Opposition lawmakers have criticized Brown, who served as finance minister for a decade before taking over from Tony Blair in June, for encouraging consumers to rack up a record debt burden, which fueled a tripling of house prices since 1997. Brown signaled his backing for the bank's decision.

``As chancellor and as prime minister, he is always being prepared to back whatever decisions the MPC thinks it is appropriate to make but those are decisions for them,'' Brown's spokesman, Michael Ellam, said at his daily briefing shortly before the decision was announced.

For homeowners, each quarter-point cut in the central bank's benchmark rate shaves about 2.4 percent off monthly repayments on a standard mortgage of 200,000 pounds ($406,000), according to the Council of Mortgage Lenders. The payment would drop by 30.84 pounds per month to 1,275 pounds.

The impact of the subprime collapse, which caused lending between banks to seize up, is intensifying as institutions hoard cash to ensure they meet end-of-year funding requirements. The three-month Libor rate, a measure of borrowing costs for banks, climbed to 6.65 percent yesterday, the highest since Sept. 18.

Auction Today

The Bank of England loaned 10 billion pounds ($20 billion) for five weeks as it provided commercial banks with extra cash to help fund them until January. It allocated 16.1 percent of the total 62.2 billion pounds in bids that it received after the rate decision. The loans are at the benchmark interest rate.

``The credit squeeze has intensified,'' said Philip Shaw, an economist at Investec Securities in London, before today's rate decision. ``It's going to take longer for the money markets to return to normal than people thought a month ago.''

Higher money market rates sparked a run on Northern Rock Plc in September, the first on a U.K. bank in more than a century.
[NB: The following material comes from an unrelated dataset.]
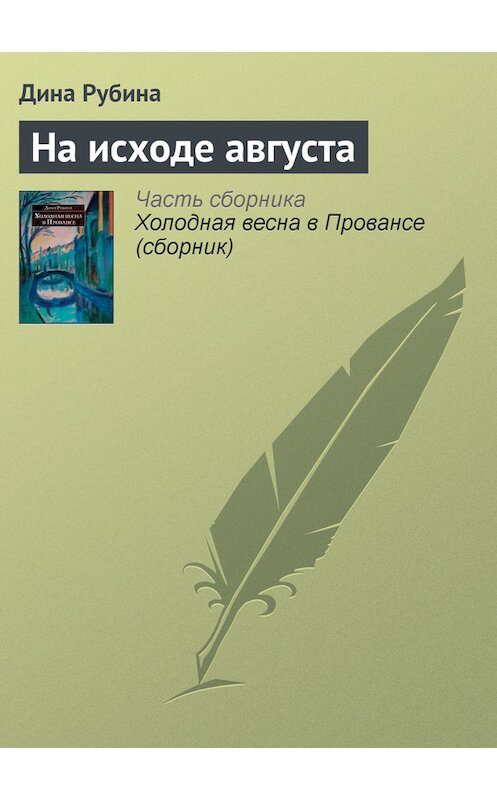 Обложка книги «На исходе августа» автора Диной Рубины издание 2007 года. ISBN 9785699212590.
The Financial Services Authority, the regulator overseeing the possible sale of the mortgage lender, said on Dec. 5 that mortgage lenders should brace for tighter credit conditions.

Votes for Cut

While two policy makers voted for a cut last month, King, Rachel Lomax, Charles Bean and Andrew Sentance expressed concern that inflation in the past month after crude oil reached a record $99.29 on Nov. 21 and food prices rose.

Consumers anticipate the inflation rate to rise to 2.8 percent, a survey by YouGov Plc showed last month, the most since the poll was first conducted two years ago. The Bank of England's inflation target is 2 percent.

Barclays Capital and nine other banks and research groups changed their forecasts yesterday to predict a rate cut after evidence that higher lending rates are starting to affect the wider economy.

Service industries from banks to airlines grew at the slowest pace since May 2003, according to a survey of purchasing managers by the Chartered Institute of Purchasing and Supply. The figures cover two-fifths of the economy.

Mortgage rates are also rising even though the bank's benchmark rate has been unchanged for the past five months. HBOS Plc said house prices fell for a third month in November, the worst streak for property values since 1995, suggesting the decade-long housing boom is coming to an end.